テニスメジャー大会の初戦であるオーストラリアンオープン(全豪)が開催されるメルボルンに、2014年もクルム伊達公子の姿があった。

 昨年の全豪で、彼女は08年からの再チャレンジ後、5度目の出場で全豪初勝利を挙げた。1996年以来17年ぶりに、42歳で全豪シングルスでの勝利を手にし、68年のオープン化(プロ解禁)以降の大会女子最年長勝利記録を樹立したのだった。

 そして、09年から6年連続出場となった今年の全豪、クルム伊達の1回戦の対戦相手は、予選から上がってきた初出場のベリンダ・ベンチッチ、16歳。昨年、ローランギャロス(全仏)とウインブルドン(全英)のジュニアタイトルを獲得し、将来を嘱望されているスイスの新鋭だ。

 WTAランキングは、クルム伊達が80位、ベンチッチが187位。経験に勝る43歳のクルム伊達が優位に思えたが、試合はフルセットまでもつれた。ファイナルセットでは、疲れの見えるクルム伊達が本来得意なはずのラリー戦でミスを重ね、結局、4−6、6−4、3−6で敗戦。2年連続の初戦突破はならなかった。

「ストロークのリズムをつかみきれなかった。(ケガをしていた)肩の心配はありましたけど、1回戦はいい状態で戦えた。(ベンチッチのボールは)直球系なので、弾道も低いですから、その分肩の痛みを感じずに打てることが多くて助かりました。ただ、ミスになったボールも多かった。第2セットは取りましたが、その後、体力的にガクッと落ちてしまい、厳しかったところはあった」

 長いラリーでスタミナを奪われたクルム伊達が、ファイナルセットに反撃する余力がなかった原因のひとつは、昨年末のオフシーズンの過ごし方にある。例年より長くオフは取れたものの、腰や肩のケガの回復の具合いが芳しくなく、思うように練習やトレーニングを積むことができなかったのだ。

「当然、筋量は落ちているので、その分ファイナルセットに自分のパワー不足を感じてしまったが、それも仕方がなかった」

 さらにさかのぼると、クルム伊達は昨年、3月にマイアミで腰を痛めてから、100%の状態でプレーできる機会が少なかったという。

「昨年、ケガがない時はいいテニスができていましたけど、腰を痛めてから常に体のどこかに不安を抱えながらプレーしなければならなかった」

 体のリカバリーやケガの回復に費やす時間が増えてしまうと、どうしてもパフォーマンスが下がる傾向に陥る。
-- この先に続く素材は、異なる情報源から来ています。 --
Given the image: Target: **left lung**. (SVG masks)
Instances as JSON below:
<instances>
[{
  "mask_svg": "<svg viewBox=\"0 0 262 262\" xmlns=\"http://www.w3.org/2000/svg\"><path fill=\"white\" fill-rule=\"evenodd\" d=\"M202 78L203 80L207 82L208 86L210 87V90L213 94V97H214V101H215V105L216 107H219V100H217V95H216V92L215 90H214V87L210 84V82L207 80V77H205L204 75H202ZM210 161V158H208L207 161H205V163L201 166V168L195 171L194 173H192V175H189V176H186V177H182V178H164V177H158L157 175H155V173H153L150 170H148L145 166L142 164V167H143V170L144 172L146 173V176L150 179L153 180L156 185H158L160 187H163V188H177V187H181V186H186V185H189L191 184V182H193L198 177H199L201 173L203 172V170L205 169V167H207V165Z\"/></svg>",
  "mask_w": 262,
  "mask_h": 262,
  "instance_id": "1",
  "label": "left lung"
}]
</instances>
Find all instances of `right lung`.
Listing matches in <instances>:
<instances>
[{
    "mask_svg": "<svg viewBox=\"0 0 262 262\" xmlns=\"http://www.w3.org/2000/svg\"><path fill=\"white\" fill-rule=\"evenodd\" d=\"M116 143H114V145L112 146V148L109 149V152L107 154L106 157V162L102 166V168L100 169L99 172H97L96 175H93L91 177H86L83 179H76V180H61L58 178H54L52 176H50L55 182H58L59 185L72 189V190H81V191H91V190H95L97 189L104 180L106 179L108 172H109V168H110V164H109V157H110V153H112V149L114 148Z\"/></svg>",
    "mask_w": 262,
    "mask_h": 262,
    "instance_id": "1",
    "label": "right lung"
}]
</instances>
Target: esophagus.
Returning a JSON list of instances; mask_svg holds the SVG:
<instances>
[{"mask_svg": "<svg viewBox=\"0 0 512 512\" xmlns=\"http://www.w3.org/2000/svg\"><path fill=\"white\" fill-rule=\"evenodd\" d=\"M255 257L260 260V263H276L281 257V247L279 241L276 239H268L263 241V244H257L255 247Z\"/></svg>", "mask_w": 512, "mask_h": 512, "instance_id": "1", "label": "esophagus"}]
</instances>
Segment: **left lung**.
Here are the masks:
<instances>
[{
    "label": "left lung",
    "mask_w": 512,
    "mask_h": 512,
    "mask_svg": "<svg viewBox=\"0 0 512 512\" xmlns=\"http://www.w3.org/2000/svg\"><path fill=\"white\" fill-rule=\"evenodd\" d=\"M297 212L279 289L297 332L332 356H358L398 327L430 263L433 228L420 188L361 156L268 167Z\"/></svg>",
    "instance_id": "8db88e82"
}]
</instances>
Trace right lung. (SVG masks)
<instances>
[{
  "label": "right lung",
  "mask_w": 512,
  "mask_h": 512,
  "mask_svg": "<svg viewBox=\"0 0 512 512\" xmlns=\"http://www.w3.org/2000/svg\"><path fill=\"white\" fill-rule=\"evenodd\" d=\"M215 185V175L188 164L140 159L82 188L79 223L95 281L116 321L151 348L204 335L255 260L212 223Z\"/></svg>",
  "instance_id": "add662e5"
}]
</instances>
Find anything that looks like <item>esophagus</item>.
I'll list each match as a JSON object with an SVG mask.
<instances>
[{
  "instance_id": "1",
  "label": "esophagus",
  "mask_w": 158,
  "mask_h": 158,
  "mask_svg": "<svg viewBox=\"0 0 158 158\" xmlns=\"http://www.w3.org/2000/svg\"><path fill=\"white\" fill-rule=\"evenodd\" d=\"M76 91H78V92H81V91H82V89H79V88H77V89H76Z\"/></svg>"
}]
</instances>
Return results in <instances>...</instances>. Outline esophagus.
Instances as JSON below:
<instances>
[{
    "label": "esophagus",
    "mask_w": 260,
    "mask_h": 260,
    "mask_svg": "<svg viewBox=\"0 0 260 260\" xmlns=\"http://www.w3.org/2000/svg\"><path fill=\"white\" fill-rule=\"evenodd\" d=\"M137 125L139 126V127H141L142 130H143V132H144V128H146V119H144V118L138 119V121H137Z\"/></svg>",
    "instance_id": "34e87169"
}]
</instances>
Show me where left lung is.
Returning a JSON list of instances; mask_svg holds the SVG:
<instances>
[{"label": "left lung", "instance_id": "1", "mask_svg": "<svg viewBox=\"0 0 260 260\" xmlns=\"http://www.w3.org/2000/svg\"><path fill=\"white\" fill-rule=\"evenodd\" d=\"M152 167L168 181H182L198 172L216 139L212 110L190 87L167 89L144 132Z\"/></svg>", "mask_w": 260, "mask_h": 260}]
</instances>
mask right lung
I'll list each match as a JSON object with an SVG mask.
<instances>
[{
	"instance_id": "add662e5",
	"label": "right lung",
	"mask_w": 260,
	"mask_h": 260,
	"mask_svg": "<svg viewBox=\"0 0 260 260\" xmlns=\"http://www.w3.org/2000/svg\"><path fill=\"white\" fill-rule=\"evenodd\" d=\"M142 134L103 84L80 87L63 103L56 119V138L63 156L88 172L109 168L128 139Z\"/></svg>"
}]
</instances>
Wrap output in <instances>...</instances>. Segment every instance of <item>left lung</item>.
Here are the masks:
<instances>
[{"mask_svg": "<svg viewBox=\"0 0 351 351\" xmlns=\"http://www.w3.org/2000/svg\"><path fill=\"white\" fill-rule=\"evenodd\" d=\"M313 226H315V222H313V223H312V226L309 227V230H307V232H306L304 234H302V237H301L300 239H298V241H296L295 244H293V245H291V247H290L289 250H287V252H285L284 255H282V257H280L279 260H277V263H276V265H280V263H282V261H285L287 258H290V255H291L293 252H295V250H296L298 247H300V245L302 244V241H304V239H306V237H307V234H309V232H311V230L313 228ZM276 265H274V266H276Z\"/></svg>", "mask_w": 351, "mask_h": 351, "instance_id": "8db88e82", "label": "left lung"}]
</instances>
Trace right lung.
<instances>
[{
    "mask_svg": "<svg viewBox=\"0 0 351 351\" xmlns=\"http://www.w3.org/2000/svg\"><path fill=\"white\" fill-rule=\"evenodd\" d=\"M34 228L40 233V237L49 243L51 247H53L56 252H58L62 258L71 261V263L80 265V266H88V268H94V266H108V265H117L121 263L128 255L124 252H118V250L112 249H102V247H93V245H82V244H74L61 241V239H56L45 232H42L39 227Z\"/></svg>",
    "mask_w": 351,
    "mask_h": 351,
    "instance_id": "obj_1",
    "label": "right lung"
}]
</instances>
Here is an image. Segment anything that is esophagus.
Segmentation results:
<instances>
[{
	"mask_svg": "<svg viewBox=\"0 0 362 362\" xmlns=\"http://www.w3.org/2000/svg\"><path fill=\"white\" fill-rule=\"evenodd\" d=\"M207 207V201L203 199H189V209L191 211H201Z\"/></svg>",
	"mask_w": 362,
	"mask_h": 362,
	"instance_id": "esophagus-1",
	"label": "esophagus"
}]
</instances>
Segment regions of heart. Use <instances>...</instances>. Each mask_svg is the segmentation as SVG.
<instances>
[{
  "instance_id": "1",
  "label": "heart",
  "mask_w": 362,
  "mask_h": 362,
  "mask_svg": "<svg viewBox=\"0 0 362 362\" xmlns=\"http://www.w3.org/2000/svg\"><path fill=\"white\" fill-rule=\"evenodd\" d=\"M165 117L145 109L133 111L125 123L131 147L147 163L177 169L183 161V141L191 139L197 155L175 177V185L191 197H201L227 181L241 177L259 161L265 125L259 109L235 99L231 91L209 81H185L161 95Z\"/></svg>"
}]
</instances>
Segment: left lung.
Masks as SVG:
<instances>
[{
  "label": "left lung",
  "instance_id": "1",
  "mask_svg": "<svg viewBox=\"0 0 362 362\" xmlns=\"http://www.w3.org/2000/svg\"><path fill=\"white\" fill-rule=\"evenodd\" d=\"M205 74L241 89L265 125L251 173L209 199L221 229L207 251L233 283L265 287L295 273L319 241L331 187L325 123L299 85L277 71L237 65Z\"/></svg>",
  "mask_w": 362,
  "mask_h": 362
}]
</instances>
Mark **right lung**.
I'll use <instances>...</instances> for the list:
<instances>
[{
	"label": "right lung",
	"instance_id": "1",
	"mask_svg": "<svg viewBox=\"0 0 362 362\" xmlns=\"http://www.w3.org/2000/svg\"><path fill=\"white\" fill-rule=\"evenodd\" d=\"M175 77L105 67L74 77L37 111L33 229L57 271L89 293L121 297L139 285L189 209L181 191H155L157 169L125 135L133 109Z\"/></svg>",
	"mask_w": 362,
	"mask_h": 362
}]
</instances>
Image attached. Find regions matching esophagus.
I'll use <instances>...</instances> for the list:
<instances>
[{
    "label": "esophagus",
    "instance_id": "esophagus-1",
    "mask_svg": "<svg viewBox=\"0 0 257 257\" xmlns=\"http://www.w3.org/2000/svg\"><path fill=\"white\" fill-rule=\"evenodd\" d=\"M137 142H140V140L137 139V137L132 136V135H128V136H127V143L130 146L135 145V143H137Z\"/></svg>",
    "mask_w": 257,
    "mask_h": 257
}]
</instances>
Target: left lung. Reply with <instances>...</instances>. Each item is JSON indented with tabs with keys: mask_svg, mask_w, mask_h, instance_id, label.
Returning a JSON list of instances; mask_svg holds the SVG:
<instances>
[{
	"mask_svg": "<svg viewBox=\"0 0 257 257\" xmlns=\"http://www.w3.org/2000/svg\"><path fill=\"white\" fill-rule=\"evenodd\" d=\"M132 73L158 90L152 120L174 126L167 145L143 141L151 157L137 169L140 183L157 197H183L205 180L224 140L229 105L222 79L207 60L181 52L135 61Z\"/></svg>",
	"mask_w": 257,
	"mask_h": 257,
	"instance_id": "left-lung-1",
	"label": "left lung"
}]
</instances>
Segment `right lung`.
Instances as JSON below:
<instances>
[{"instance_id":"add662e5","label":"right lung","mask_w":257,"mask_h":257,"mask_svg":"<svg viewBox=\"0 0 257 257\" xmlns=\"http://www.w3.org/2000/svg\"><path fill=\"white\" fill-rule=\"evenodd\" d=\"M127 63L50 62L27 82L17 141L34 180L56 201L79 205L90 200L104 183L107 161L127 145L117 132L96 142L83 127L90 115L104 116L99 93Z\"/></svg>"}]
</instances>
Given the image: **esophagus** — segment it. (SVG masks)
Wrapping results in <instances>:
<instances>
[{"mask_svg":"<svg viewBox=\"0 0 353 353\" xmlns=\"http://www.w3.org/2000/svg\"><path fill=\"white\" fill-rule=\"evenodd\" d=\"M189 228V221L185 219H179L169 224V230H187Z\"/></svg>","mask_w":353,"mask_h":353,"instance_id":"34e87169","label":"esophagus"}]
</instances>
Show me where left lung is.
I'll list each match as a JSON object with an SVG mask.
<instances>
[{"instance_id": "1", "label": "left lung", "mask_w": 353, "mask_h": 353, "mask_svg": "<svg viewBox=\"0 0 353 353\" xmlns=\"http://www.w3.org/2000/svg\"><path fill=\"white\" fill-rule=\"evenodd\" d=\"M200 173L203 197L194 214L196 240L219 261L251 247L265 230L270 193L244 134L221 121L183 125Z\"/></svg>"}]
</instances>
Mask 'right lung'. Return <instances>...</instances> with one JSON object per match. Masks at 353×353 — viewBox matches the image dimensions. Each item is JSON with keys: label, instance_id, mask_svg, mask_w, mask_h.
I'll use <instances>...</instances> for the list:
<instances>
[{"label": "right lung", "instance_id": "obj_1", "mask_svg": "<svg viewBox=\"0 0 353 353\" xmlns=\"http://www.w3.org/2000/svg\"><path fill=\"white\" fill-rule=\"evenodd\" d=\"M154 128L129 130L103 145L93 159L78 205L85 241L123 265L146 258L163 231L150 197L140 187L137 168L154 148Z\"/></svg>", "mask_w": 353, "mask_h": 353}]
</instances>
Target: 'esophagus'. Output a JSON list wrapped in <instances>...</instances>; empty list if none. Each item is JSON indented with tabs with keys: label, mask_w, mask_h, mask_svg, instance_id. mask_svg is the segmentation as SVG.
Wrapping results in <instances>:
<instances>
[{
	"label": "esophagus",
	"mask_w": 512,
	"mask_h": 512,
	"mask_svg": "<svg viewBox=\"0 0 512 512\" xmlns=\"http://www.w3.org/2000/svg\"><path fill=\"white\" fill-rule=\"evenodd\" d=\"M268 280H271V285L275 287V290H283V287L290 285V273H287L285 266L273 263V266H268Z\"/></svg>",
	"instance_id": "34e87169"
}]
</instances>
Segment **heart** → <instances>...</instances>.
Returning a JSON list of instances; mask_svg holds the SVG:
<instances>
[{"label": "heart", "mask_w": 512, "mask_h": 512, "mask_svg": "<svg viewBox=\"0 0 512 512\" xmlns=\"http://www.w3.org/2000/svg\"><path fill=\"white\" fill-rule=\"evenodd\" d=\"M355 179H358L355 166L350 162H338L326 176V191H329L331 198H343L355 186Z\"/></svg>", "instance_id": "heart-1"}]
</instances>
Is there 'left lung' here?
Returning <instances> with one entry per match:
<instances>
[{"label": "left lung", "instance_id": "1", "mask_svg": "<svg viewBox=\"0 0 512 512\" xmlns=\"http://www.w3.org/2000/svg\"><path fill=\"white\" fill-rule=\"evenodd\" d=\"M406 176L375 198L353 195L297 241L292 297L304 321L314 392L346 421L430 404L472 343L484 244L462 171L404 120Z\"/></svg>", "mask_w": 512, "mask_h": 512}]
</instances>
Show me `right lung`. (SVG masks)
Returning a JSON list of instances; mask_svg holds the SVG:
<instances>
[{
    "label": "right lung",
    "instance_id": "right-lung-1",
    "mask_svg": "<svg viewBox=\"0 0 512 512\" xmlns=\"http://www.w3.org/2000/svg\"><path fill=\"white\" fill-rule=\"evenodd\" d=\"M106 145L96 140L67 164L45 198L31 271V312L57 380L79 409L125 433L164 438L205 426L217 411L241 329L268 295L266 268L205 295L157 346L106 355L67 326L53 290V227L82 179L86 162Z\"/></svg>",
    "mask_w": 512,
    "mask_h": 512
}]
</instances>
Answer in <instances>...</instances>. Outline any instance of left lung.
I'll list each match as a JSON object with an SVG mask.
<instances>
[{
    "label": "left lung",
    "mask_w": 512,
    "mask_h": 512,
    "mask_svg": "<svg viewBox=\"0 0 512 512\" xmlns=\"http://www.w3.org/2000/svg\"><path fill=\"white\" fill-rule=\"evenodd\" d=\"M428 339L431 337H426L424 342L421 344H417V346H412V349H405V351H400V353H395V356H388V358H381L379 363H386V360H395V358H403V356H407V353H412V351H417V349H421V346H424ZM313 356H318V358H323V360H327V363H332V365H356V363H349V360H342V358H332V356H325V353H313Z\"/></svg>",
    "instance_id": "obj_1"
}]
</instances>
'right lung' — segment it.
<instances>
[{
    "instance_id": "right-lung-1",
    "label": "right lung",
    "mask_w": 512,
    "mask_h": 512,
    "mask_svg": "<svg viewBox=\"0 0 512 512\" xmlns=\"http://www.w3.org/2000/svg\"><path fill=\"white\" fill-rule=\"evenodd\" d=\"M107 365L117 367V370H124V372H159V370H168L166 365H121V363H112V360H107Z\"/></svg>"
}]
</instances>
昨年のような悪循環を繰り返さないために、ケガをすることなくツアーを回ることが、今季を成功に導くカギになるとクルム伊達は考えているのだ。もちろん年齢を重ねるにつれて、体のケアやコンディション維持が難しくなることは承知しているが、その目標を達成するための対策を考え続けている。

「今から筋力をアップするのは難しいですから、いかに今の筋力を維持するか。普通に生活していても、この年齢になれば、筋力はどんどん衰えていく。それを、アスリートのレベルで考えた時、アップというより、いかに落とさないかですね」

 また、14年シーズンは、錦織圭が元世界ランキング2位のマイケル・チャンをコーチに招聘し、ロジャー・フェデラーが、元世界ランキング1位のステファン・エドバーグをコーチに迎えるなど、すでに引退した名選手の現場復帰が相次いでいる。

 そうした話題についてクルム伊達は、「(新しいコーチに)シュテフィ・グラフ、と言わせたいんでしょう?(笑)」と笑顔で答えたが、元名選手をコーチに起用する予定はなく、「自分で自分をコーチングしていかないといけない」と語る。

「私の場合、そんなに(キャリアの)先が長いわけではないし、(新たなコーチを雇うのは)すごく難しいところですね。今自分が持っている力をどう使って、どうやってプレーしていくかを考えていかないといけない。基本的にはほとんど自分で考えてやっていくと思います。"プレーヤーも私、コーチも私"ということです」

 今シーズンのテーマに掲げているのは「いかに省エネテニスで、いかに効率よく、いかに自分のパフォーマンスをキープできるか」ということだ。ツアーに同行する中野陽夫コーチも、「いいシーズンにできたらいいですね」と笑顔で語る。

 2014年を昨季以上のシーズンにするために、自らがやるべきことを十分理解し、クルム伊達は次の試合に向けて走り続ける。